Microcorruption: Montevideo

Thu 04 May 2023

I was kinda let down by the difficulty of Whitehorse compared to its predecessor - sure the underlying vulnerability in Reykjavik was also similar to a previous challenge, but the twist forcing the loss of the automatic disassembly made it hit different. But the time for reminiscing is later - the time for hacking is now.

The Scenario

The manual for this exercise informed me I was up against hardware version C software revision 3, which still unlocks everything through the attached LockIT Pro HSM-2 but now has a new firmware that has been reimplemented "according to our internal Secure Development Process." Let's see how secure that process truly is.

Understanding The Code

Like Whitehorse, main() is a stub function that calls login(); unlike Whitehorse there are calls to first strcpy() the password to a new location and memset() to zero out the original location before the call to conditional_unlock_door().

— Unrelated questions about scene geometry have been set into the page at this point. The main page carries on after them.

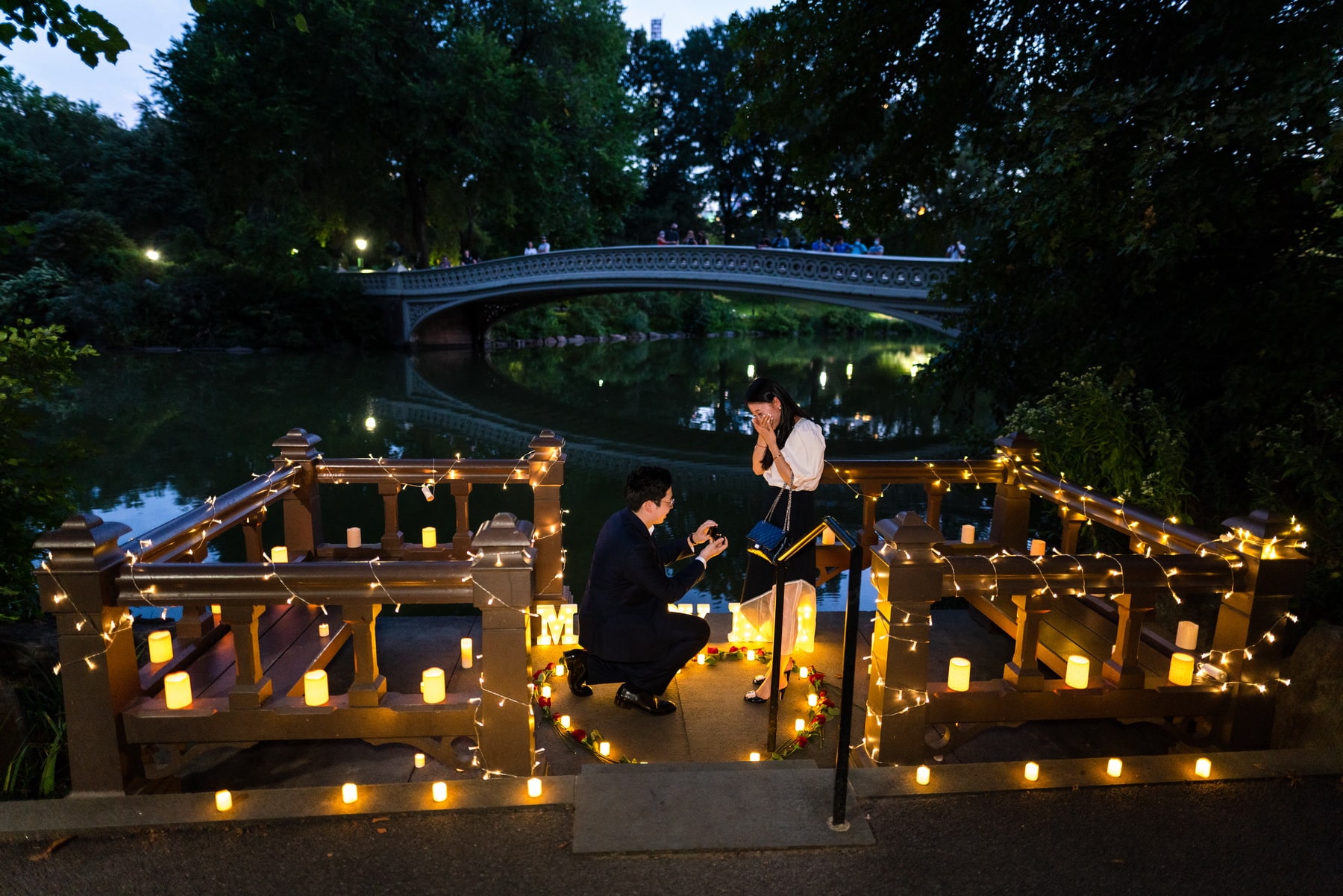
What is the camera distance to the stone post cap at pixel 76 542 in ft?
9.81

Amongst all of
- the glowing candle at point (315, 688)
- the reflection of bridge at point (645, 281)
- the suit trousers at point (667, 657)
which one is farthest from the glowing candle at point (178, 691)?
the reflection of bridge at point (645, 281)

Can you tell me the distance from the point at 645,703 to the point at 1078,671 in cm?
209

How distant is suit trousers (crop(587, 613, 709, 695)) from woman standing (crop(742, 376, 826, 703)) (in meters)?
0.48

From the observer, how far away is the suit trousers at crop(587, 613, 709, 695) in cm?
423

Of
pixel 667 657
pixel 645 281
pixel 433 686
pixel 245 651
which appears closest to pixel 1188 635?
pixel 667 657

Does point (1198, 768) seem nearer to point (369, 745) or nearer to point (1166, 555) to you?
point (1166, 555)

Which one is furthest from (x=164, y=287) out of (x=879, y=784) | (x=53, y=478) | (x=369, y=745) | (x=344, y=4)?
(x=879, y=784)

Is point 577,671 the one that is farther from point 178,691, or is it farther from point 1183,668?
point 1183,668

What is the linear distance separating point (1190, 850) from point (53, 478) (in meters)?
6.15

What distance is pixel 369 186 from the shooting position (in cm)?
Answer: 3288

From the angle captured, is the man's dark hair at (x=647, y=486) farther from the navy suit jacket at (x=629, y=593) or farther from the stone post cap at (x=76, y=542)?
the stone post cap at (x=76, y=542)

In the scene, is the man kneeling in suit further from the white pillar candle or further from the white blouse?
the white pillar candle

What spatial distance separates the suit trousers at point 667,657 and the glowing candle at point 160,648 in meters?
2.06

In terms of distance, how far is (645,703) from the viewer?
14.0 feet
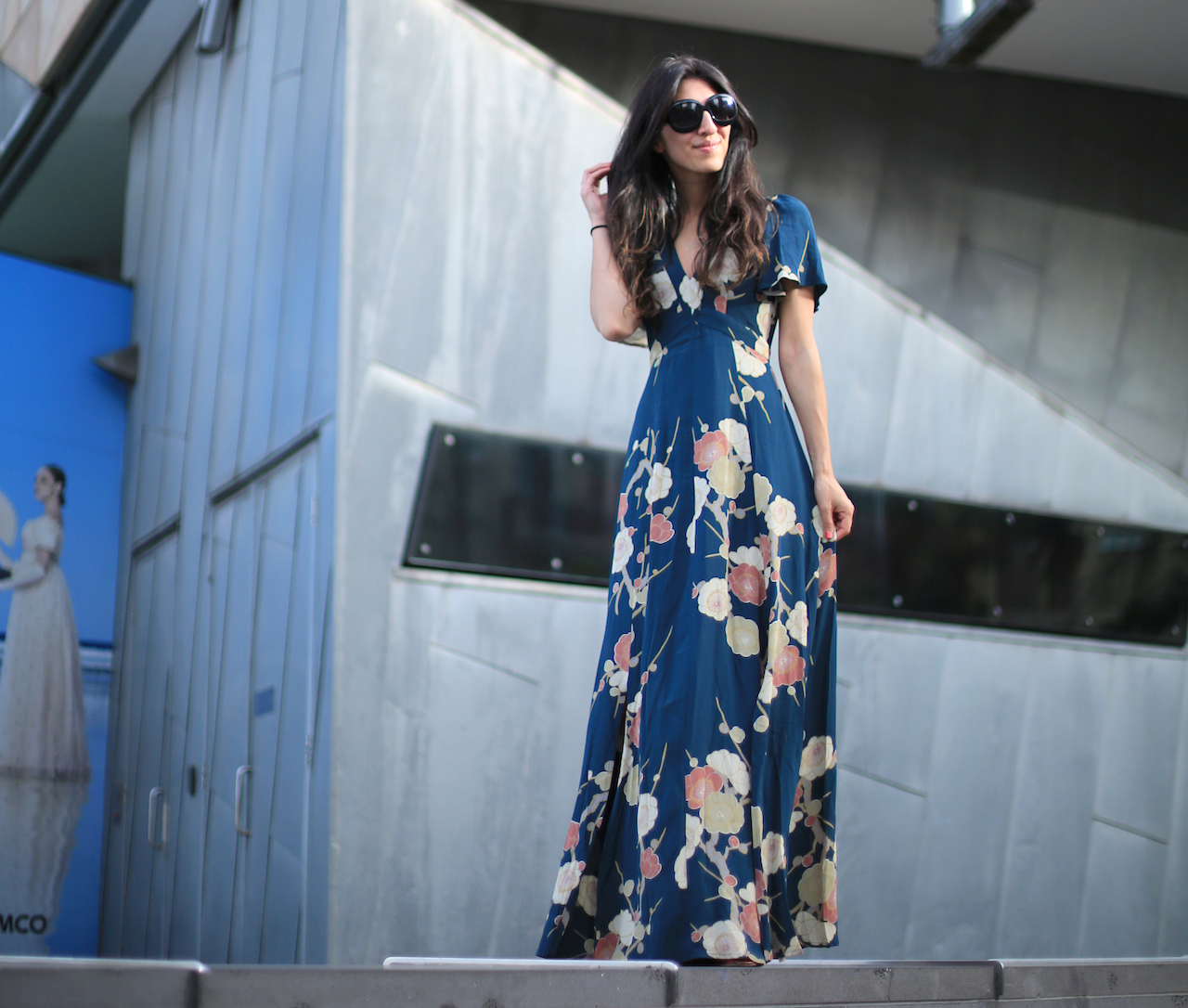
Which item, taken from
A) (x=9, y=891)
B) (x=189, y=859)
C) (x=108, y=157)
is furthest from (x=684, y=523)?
(x=108, y=157)

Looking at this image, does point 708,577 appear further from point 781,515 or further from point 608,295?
point 608,295

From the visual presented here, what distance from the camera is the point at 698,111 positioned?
71.3 inches

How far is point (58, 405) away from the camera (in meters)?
6.25

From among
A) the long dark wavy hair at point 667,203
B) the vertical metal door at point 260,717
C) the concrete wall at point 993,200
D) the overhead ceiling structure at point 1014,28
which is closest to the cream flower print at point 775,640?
the long dark wavy hair at point 667,203

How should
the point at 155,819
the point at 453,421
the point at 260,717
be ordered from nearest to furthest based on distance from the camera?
the point at 453,421 → the point at 260,717 → the point at 155,819

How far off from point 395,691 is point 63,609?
12.0 feet

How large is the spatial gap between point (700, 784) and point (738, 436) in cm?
53

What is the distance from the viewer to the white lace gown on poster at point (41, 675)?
583 cm

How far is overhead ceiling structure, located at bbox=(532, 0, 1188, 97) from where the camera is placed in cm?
488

A screenshot of the disassembly of the login function

Exploiting The Code

Since this isn't my first rodeo I understood this level's trick immediately: strcpy() returns when it sees its first null byte, so my shell code couldn't have any nulls [1]; additionally the zeroing out of the original password and the fact that I still had to overwrite the return pointer meant I had to ensure my shell code fit in 16 bytes. My first idea didn't work but my second did, so I quickly got access to these bonds as well and boarded a plane to South Africa.

[1]I wanted to write my shellcode in Whitehorse without nulls to be extra leet, but I got lazy. Let this be a lesson, kids: sometimes being less lazy now means you can be much lazier later.